How to buy a network switch
A network switch buying guide
A network switch is one of the more widely-used tools among networking products. Switches come in many different styles, sizes and speeds. Learning how to buy a network switch can be beneficial to your company or business.
>> What is a switch?
A network switch is a small hardware device that joins multiple devices together within one local-area network (LAN). Network switches inspect pieces of data (called frames) going through the LAN, determining the source and internal destination device of each piece of data and forwarding it appropriately. By delivering messages only to the connected device intended, a network switch minimizes the data going through the LAN and improves the network's performance.

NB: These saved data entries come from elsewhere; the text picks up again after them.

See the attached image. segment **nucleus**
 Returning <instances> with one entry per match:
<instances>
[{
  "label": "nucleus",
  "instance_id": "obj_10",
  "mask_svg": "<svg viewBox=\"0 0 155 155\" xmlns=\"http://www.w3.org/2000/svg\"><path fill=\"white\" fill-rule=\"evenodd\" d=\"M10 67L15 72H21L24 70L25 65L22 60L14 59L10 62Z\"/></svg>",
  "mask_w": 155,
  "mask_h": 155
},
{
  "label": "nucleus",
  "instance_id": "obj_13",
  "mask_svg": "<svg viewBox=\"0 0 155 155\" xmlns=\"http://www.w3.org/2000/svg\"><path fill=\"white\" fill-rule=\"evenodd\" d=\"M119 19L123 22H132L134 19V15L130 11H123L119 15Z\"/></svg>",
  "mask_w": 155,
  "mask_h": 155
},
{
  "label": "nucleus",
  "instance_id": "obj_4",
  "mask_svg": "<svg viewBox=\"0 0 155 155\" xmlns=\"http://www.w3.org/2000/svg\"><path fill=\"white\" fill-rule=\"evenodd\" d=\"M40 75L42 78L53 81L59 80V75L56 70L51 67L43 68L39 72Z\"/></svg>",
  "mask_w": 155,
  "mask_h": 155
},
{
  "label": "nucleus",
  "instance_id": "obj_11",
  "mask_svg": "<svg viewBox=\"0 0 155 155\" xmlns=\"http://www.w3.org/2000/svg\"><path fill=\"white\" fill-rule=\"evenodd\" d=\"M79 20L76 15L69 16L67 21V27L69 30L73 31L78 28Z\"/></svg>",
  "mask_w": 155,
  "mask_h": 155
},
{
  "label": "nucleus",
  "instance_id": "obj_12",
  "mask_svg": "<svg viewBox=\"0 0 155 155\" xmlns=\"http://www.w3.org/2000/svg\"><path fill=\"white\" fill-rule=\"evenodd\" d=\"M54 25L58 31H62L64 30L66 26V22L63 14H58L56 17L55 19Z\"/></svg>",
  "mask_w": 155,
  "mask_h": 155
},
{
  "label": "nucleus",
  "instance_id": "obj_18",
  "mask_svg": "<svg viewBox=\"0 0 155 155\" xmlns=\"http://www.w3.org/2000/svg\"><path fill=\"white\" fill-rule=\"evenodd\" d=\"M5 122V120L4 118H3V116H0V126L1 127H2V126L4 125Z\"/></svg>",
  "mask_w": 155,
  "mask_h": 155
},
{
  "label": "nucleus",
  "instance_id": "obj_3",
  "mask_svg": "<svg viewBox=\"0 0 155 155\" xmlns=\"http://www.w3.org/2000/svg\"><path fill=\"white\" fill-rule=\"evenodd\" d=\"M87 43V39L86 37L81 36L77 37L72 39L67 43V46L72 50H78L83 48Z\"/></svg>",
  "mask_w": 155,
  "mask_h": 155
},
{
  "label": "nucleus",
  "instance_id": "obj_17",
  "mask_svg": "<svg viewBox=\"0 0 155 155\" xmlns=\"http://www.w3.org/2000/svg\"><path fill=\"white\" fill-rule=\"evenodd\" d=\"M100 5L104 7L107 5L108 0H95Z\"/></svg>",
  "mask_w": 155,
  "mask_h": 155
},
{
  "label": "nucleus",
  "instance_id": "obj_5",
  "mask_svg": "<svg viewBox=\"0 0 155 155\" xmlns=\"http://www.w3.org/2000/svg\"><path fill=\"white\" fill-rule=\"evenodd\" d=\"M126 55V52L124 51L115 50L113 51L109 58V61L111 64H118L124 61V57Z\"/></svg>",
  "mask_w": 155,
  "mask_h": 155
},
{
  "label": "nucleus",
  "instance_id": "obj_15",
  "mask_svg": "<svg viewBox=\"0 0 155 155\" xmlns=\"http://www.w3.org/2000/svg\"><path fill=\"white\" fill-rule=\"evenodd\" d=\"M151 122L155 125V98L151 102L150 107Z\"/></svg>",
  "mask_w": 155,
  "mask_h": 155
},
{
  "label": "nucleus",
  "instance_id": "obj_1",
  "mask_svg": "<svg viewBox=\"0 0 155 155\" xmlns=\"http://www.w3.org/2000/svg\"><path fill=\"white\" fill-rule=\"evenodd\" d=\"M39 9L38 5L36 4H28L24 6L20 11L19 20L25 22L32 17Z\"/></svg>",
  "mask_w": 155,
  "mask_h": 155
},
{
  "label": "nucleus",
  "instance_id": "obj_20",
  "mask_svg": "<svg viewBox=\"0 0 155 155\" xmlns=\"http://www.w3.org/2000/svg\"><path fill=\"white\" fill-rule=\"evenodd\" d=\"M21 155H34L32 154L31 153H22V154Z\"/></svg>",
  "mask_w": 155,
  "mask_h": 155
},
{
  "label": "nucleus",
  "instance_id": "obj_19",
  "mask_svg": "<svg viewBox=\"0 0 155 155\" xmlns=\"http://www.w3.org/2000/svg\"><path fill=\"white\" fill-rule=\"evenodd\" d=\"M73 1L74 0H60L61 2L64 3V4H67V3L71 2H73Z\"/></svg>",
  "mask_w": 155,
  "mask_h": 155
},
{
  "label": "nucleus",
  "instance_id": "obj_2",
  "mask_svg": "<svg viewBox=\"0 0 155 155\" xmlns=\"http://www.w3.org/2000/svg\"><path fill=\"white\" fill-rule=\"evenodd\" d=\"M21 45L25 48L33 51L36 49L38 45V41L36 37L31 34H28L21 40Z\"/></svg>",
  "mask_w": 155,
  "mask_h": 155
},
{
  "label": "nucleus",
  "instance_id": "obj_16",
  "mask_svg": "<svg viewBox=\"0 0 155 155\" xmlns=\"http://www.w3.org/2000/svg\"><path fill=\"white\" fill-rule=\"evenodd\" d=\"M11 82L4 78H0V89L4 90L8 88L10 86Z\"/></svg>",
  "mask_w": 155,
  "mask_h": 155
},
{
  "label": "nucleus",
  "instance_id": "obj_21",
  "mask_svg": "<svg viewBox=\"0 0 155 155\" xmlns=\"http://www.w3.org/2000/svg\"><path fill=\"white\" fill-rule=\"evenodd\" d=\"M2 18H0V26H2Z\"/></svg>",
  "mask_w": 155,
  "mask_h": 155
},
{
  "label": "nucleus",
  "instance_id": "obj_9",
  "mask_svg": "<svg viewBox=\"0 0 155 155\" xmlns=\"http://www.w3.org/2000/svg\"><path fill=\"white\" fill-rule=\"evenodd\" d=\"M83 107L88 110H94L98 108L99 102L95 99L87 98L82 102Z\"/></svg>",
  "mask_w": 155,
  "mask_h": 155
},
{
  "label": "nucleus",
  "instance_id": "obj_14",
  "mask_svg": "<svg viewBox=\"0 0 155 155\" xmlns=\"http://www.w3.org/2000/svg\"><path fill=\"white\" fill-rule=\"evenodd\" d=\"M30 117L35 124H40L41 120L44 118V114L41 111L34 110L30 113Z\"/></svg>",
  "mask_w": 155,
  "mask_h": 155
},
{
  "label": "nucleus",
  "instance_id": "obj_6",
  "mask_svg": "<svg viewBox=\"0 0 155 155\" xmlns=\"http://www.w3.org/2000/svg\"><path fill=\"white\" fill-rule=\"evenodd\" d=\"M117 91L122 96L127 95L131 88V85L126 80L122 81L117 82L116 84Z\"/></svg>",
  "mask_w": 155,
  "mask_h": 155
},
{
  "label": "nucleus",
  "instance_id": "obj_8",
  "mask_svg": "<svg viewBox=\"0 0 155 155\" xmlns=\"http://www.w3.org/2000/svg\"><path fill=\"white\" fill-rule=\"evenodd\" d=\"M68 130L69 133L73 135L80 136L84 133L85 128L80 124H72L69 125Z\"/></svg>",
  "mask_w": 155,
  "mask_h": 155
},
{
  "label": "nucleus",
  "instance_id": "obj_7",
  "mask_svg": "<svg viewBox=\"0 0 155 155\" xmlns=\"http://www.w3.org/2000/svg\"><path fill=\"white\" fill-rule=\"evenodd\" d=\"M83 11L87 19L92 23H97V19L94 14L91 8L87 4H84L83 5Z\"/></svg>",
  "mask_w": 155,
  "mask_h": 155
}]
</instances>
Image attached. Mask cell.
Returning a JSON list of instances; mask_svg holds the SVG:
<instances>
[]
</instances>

Switches are sometimes confused with routers, because they use many of the same computer cables and connectors. Routers connect one or more LANs to a wide-area network (WAN). An example of a router is the device that connects a home network (LAN) to the Internet (WAN) for the purpose of Internet connection sharing. Many such routers include an integrated switch to increase their versatility.
>> Why use a switch?
Within a home or business, a switch commonly links computers and printers together, enabling them to share documents in a common repository (a file server) or use a common device for file backups. Switches can be plugged into to each other (the daisy chaining method) to add more devices to a network or create small LANs for better overall network performance.
In addition to connecting devices to each other, different types of network switches can benefit gaming systems as well. When you use a separate switch in addition to a router, the switch will take care of most of the internal network traffic, relieving much of the stress on the router and thereby improving the speed inside of the network.
>> Consider speed and ports
The different types of network switches vary mainly in their speed and number of devices that can connect to them. A switch's speed is stated as two or three numbers with slashes (/) in between them. A 10/100 switch, for example, transmits data at speeds of either a maximum of 10 or 100 megabits per second (Mbps); the maximum speed depends on the communication protocol a connected device uses. A 10/1000 switch transmits data at speeds of either a maximum 10 or 1000 Mbps. The limiting factor in communications speed is usually the capability of the network card/adapter in the transmitting/receiving device. If your gaming system, for example, has a 10/100 network card, and the switch's speed is 10/1000, the switch will receive data from the gaming system or send data to it only at 100 Mbps. In addition, the wire that connects a device to the switch must support the top switch speed in order send data at that rate.
As you learn how to buy a network switch, you can determine the number of devices that can connect to a switch by how many ports (Ethernet plug receptacles) it has. The types of network switches for homes and small business usually have 4-16 ports.
>> Consider your network's size
As you add more devices to your network, you might run out of ports on the switch. At that point, you can either upgrade your switch to one with more ports, or you can split your LAN in two by adding a switch to the network (it will plug into the existing switch). If your network has a lot of data traffic in a small part of it, such as a gaming system, plugging the gaming console into its own switch isolates the gaming system from the rest of the network, reducing traffic elsewhere and moving data around in the gaming system more quickly.
If you're growing a business, you might notice a slowdown in your network activities before you run out of ports on your switch. Putting files on or taking them from a file server, backup activities, and high volumes of printing all contribute to congestion on a network, just like rush hour slows down cars on the road. With network monitoring software, you can use some technical indicators to tell that it's time to add another switch:
- Utilization of more than 35%
- Data frame collision rates more than 10%
>> Think about extending the reach of the switch
If you have a location where it's not feasible to run an Ethernet cable or you're beyond the reach of a switch embedded in a wireless router, consider using power-line networking. This technology enables you to send data over the AC wires in your home or business to the switch. If you're using wireless networking, power-line networking eliminates the need to place a wireless access point near a power outlet, giving you more freedom in where you place network devices.
>> Think about accessories
As you learn how to buy a network switch, consider networking accessories that enhance your network. Wi-Fi range extenders, print servers and high-speed data cables will all improve the capability of your network.
As you learn how to buy a network switch, remember to read as much information as possible on the type of network switch that fits for your network. That will allow you to get a better idea of its individual features and benefits when determining which network switch to buy.